I always say it: jump. If you’ve seen another woman in real life or online or on TV with natural hair and you’ve been toying with the idea, jump. You never know where you’ll end up. And I say this for pretty much any life decision that plagues my mind. If I’m thinking about it so much, I must at least try it…got nothing to lose…life’s too short.
Many women are faced with being on the fence about going natural. I usually say: jump. Yeah but how, Aisha? How do you even decide to go natural? I figured it’d be best to re-share the posts that I
wrote when I was making the decision to go natural and how I prepared
for it instead of writing the experience from a retrospective view.
Here’s what I was thinking when I first started my blog and documenting my natural hair story.
Decision to go natural
Originally written on 12 April, 2011
|Last bad relaxer|
February 27th, 2011 is the date of my last relaxer.
I had single braids that I kept in for about 2 months taken out, which
re-affirmed my decision that I had made 5 years earlier that I’d stay
away from single braids for a number of reasons. The main one of which
is I felt I’d grown out of them. I’d been wearing single braids/single
twists every 2-3 months since I was 11 or so. I had the occasional break
with a few stints of relaxer but for a good 10+ years, I wore my hair
in braids. But when I was in 2nd year at uni, I felt I was ready for a
more mature look.
Then came the relaxers, ponytails, weaves, half weaves etc. The hair I
loved and aspired to was long, black and wavy, like the Kardashians. And
I was striving to have that sultry look. So I relaxed my hair and for
the first time, at age 20, I had my hair flat ironed. Finally, my hair
could move in the wind! My hair was slinky all the way down, not just
the top bit but the whole thing! Finally I had the need to flick my hair
out of my eyes using just my head (this was waaay before Justin Bieber
trademarked that move). I became obsessed with hair. Anything, and
everything hair. I researched how to maintain relaxed hair, and learned
how to maintain my weaves. I became a hair guru. So much so, other black
girls would stare at my attached ponytail, trying to figure out if it’s
my real hair or an addition.

» Material provided

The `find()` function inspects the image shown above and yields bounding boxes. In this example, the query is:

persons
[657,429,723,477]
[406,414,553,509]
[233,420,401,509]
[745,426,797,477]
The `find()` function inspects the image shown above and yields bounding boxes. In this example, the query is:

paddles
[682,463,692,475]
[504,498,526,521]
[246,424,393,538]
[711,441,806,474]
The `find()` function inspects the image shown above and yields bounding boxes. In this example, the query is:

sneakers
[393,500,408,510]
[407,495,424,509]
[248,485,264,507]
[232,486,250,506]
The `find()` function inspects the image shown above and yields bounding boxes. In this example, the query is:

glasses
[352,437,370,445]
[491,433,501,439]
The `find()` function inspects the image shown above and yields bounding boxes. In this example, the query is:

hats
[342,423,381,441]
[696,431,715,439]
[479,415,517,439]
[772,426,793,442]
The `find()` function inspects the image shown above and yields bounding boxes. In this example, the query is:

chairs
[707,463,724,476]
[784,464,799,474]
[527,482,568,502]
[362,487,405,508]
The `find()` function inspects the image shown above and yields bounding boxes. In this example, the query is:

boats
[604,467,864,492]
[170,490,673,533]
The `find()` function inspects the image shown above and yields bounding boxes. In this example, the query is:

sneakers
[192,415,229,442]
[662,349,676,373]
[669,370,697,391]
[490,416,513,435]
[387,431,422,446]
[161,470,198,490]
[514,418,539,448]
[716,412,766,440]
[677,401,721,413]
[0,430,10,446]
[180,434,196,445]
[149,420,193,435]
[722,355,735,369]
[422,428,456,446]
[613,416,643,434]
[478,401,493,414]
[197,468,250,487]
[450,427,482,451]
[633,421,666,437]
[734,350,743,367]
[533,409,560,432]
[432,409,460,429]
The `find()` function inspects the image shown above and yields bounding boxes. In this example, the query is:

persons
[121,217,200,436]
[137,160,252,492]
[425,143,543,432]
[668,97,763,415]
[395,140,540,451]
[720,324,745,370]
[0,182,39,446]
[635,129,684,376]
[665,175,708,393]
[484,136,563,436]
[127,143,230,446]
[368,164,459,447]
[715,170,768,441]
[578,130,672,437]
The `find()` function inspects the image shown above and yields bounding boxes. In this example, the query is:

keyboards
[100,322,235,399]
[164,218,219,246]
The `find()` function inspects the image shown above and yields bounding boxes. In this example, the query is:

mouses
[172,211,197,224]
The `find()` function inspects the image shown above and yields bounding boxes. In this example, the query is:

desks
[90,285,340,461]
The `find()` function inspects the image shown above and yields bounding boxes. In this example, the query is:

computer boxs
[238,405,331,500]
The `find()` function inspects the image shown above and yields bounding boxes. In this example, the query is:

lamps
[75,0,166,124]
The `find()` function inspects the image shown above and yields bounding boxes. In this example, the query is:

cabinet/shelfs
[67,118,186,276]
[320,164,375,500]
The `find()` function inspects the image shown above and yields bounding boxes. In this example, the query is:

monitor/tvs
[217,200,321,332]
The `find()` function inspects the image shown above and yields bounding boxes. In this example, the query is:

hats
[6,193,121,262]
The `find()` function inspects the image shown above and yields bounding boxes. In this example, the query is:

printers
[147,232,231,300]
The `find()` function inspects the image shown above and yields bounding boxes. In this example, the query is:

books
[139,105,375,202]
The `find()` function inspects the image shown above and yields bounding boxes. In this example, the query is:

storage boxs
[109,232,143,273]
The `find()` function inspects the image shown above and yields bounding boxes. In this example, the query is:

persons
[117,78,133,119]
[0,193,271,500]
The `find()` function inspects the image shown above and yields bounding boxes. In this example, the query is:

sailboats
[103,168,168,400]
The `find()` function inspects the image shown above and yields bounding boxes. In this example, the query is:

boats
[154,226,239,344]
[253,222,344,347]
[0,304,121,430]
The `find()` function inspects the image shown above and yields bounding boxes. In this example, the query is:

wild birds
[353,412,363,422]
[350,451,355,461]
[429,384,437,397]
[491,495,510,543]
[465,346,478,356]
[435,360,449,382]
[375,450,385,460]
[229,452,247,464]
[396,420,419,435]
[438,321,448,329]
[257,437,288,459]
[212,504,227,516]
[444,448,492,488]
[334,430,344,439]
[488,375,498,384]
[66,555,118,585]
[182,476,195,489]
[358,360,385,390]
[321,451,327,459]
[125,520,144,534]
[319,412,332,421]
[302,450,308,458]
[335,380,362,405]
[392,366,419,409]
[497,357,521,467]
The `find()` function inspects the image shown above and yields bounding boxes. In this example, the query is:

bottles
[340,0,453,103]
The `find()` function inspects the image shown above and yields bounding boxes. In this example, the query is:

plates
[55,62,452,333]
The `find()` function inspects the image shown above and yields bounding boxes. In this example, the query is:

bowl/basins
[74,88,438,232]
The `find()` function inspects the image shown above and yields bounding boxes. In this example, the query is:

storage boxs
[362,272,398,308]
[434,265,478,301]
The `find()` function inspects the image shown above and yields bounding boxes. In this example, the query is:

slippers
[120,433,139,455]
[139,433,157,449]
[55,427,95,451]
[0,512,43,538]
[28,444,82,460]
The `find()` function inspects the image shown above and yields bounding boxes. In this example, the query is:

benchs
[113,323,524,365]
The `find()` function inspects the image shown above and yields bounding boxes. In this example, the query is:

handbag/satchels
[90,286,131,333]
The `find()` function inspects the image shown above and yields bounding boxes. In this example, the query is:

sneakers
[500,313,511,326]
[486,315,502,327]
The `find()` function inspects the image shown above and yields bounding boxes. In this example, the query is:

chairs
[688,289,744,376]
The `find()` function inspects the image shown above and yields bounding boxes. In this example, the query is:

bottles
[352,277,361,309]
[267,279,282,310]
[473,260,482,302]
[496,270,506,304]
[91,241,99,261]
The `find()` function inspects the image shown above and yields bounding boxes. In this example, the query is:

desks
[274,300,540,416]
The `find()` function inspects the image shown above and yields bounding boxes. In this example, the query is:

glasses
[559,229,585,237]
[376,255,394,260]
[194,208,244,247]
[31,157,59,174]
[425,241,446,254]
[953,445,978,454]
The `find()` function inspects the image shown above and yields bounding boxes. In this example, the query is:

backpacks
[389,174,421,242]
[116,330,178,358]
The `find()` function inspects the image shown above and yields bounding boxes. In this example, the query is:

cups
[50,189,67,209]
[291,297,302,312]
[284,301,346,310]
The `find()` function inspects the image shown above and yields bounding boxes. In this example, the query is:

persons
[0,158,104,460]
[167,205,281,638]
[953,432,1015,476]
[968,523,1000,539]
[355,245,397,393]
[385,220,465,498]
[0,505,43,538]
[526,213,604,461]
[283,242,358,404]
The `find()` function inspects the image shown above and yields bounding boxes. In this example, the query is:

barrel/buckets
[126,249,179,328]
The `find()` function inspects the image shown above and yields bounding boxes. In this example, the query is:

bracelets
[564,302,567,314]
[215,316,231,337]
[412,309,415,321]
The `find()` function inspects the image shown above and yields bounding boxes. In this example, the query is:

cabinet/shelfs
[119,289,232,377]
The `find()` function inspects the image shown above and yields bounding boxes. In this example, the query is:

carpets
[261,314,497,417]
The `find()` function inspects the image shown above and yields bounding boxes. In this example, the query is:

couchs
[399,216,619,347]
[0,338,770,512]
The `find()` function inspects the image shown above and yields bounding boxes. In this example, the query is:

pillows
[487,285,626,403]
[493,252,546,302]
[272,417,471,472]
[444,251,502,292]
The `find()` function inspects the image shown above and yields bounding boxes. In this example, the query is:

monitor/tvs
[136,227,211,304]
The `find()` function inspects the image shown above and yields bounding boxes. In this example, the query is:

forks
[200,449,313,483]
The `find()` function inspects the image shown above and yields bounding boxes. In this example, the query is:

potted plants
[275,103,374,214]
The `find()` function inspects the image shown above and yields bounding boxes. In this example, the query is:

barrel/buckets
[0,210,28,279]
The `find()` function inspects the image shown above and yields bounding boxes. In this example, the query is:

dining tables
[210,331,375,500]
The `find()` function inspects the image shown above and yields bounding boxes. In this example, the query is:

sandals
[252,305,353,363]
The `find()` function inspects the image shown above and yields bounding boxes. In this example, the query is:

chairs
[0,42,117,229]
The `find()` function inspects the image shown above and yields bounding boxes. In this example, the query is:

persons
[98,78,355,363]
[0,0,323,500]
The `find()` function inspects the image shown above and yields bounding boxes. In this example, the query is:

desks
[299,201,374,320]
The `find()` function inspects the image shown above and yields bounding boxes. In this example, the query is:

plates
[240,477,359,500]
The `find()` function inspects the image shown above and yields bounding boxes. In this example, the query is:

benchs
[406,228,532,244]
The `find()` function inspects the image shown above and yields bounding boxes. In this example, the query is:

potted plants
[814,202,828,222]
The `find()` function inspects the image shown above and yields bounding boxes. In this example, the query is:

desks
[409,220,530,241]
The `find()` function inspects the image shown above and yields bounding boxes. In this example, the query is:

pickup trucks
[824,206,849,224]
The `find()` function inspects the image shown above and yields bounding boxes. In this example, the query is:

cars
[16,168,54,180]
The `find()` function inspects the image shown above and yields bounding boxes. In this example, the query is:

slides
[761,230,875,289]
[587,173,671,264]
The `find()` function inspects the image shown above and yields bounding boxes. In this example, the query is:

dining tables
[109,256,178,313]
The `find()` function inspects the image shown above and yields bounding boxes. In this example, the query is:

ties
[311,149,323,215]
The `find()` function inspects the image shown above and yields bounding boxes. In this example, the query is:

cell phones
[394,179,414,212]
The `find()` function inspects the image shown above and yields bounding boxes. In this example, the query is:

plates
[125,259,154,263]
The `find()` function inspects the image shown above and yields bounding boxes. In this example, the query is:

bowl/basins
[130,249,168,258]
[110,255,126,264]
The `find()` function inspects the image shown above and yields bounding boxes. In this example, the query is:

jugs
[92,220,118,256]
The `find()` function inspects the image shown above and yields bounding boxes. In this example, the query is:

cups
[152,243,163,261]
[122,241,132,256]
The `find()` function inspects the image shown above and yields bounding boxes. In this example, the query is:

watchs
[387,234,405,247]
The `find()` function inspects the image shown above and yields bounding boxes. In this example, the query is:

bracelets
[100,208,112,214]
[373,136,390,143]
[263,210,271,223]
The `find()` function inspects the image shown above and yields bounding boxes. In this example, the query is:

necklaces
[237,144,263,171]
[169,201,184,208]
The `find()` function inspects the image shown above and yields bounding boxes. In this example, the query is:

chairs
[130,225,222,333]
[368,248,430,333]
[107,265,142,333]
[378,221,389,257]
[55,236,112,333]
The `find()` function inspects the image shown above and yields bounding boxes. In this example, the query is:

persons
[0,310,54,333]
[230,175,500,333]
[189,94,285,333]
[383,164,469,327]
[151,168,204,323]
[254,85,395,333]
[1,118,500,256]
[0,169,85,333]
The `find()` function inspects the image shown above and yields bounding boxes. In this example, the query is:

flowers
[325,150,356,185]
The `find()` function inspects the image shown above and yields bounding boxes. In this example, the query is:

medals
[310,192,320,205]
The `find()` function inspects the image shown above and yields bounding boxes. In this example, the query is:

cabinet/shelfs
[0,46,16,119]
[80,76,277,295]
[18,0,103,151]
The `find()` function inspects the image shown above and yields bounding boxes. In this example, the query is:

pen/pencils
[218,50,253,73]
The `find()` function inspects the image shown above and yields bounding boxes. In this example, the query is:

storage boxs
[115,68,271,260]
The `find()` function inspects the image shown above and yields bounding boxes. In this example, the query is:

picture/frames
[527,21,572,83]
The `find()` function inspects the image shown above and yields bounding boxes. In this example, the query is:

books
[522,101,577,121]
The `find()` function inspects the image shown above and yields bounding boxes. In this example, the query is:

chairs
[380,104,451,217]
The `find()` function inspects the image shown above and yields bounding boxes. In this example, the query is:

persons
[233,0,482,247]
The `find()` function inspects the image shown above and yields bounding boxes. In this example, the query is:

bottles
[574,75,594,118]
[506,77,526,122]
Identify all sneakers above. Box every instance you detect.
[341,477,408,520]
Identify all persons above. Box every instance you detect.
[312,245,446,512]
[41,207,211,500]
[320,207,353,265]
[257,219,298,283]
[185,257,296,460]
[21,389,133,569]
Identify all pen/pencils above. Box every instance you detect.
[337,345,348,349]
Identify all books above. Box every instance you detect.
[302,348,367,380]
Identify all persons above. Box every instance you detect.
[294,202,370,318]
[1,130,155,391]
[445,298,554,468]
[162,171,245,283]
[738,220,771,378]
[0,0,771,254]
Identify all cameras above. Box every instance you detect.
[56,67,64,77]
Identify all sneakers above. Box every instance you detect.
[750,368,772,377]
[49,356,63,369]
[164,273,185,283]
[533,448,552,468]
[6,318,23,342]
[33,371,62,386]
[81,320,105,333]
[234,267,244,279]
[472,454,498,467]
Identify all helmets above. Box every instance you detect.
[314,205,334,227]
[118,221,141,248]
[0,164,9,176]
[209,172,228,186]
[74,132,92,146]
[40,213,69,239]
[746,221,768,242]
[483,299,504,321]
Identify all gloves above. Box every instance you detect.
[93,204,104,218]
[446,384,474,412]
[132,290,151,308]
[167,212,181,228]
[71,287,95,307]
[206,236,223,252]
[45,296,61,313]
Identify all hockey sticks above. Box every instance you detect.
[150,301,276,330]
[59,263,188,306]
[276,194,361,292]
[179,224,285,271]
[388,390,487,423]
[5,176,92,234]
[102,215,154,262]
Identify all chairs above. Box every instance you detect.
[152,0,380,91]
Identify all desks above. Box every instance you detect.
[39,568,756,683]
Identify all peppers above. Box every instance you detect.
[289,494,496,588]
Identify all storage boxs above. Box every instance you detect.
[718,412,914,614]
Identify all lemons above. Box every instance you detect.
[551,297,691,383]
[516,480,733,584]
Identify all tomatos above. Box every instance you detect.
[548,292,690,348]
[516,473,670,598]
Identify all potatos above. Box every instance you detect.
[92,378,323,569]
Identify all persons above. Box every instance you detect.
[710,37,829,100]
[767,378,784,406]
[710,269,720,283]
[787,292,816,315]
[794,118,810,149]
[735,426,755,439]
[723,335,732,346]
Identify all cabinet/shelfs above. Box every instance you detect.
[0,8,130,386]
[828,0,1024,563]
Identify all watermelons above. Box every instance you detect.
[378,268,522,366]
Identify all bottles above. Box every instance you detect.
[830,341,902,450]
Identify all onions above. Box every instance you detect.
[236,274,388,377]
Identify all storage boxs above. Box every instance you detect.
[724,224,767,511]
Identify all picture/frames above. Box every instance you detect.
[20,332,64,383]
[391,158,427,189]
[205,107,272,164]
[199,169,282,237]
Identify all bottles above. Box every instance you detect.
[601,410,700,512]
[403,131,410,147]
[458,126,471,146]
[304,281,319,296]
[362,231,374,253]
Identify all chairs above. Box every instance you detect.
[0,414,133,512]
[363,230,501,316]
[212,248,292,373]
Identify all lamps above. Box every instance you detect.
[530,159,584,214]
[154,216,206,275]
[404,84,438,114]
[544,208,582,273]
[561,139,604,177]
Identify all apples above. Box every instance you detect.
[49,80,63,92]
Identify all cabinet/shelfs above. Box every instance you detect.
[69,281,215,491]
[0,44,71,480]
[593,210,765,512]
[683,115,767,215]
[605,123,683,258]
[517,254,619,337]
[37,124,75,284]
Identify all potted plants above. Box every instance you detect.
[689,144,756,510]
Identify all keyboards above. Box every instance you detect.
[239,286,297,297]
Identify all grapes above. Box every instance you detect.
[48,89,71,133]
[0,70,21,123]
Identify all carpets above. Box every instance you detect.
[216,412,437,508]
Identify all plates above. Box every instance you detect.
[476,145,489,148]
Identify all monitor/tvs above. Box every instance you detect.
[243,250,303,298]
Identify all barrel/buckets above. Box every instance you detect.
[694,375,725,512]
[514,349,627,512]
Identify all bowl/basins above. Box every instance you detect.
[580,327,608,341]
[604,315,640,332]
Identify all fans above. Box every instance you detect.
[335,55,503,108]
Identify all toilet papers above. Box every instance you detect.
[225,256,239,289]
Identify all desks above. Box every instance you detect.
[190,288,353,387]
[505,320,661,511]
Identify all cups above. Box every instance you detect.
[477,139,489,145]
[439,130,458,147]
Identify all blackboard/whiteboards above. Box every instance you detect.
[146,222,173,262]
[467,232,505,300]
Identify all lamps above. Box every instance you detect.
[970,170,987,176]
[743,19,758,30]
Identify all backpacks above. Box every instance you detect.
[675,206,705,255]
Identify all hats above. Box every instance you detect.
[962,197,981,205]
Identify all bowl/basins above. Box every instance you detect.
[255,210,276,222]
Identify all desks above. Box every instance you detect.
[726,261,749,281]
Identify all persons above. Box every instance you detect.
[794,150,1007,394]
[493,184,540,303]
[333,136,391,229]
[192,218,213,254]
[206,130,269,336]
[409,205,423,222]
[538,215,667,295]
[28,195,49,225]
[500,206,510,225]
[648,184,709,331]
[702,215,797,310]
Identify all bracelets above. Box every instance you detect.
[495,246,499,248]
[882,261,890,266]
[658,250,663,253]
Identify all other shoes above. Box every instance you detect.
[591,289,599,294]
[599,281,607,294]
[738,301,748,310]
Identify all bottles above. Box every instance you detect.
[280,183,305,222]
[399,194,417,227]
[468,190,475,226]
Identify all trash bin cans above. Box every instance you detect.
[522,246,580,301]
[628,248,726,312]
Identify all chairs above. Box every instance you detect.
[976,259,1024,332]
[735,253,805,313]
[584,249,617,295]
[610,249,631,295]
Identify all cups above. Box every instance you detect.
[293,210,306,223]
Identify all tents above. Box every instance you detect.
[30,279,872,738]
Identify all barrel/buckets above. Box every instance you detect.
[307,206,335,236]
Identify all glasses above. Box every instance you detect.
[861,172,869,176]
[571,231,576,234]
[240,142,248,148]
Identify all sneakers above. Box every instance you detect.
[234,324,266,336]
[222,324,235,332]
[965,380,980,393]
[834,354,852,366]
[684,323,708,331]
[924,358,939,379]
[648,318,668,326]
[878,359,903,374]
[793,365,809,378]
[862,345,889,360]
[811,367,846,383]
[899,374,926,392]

» What you will do
Reproduce the stretch of the natural hair post from "I had single" through "more mature look.".

» Finished exercise
I had single braids that I kept in for about 2 months taken out, which
re-affirmed my decision that I had made 5 years earlier that I’d stay
away from single braids for a number of reasons. The main one of which
is I felt I’d grown out of them. I’d been wearing single braids/single
twists every 2-3 months since I was 11 or so. I had the occasional break
with a few stints of relaxer but for a good 10+ years, I wore my hair
in braids. But when I was in 2nd year at uni, I felt I was ready for a
more mature look.